With both ends included, repeat exactly the lines of the entries below from the one containing "Das Nahrungsnetz des" down to the one containing "White rhino mother", and no others.

>>>

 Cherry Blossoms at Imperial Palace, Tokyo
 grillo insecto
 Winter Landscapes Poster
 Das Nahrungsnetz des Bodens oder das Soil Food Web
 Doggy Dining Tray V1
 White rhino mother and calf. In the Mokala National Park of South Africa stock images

<<<
>>>

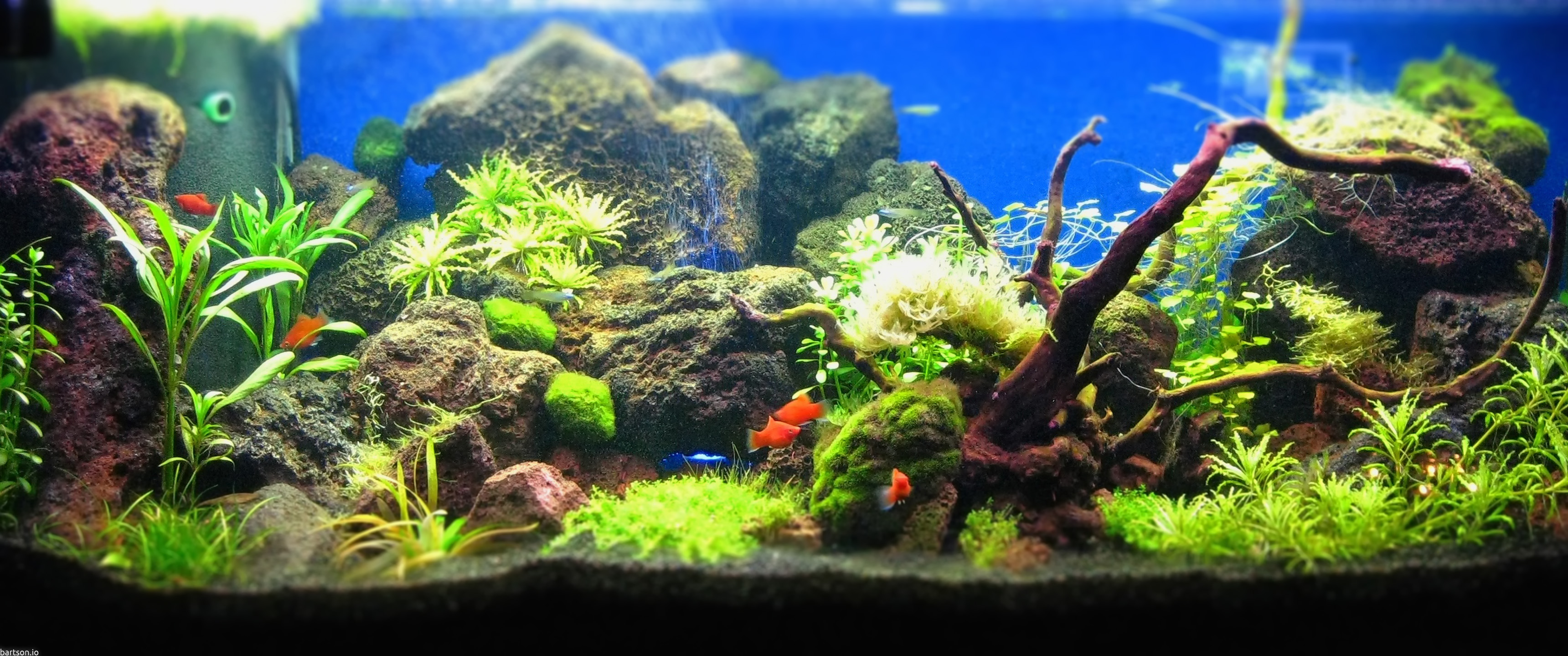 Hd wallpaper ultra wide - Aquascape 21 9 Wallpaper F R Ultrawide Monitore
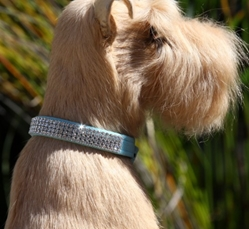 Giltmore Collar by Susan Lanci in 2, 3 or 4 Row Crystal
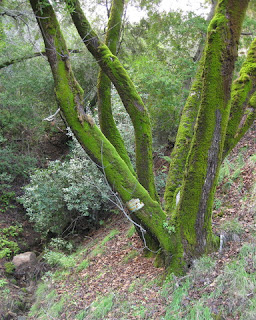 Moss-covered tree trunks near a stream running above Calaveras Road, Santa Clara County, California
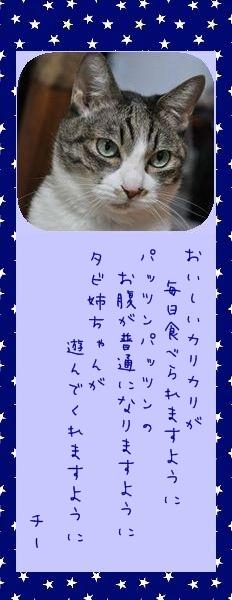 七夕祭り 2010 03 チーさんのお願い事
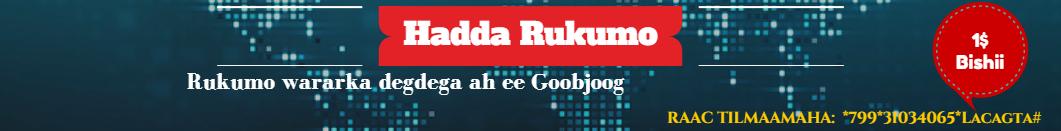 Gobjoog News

<<<

SOLVED EXERCISE:
 Das Nahrungsnetz des Bodens oder das Soil Food Web
 Doggy Dining Tray V1
 White rhino mother and calf. In the Mokala National Park of South Africa stock images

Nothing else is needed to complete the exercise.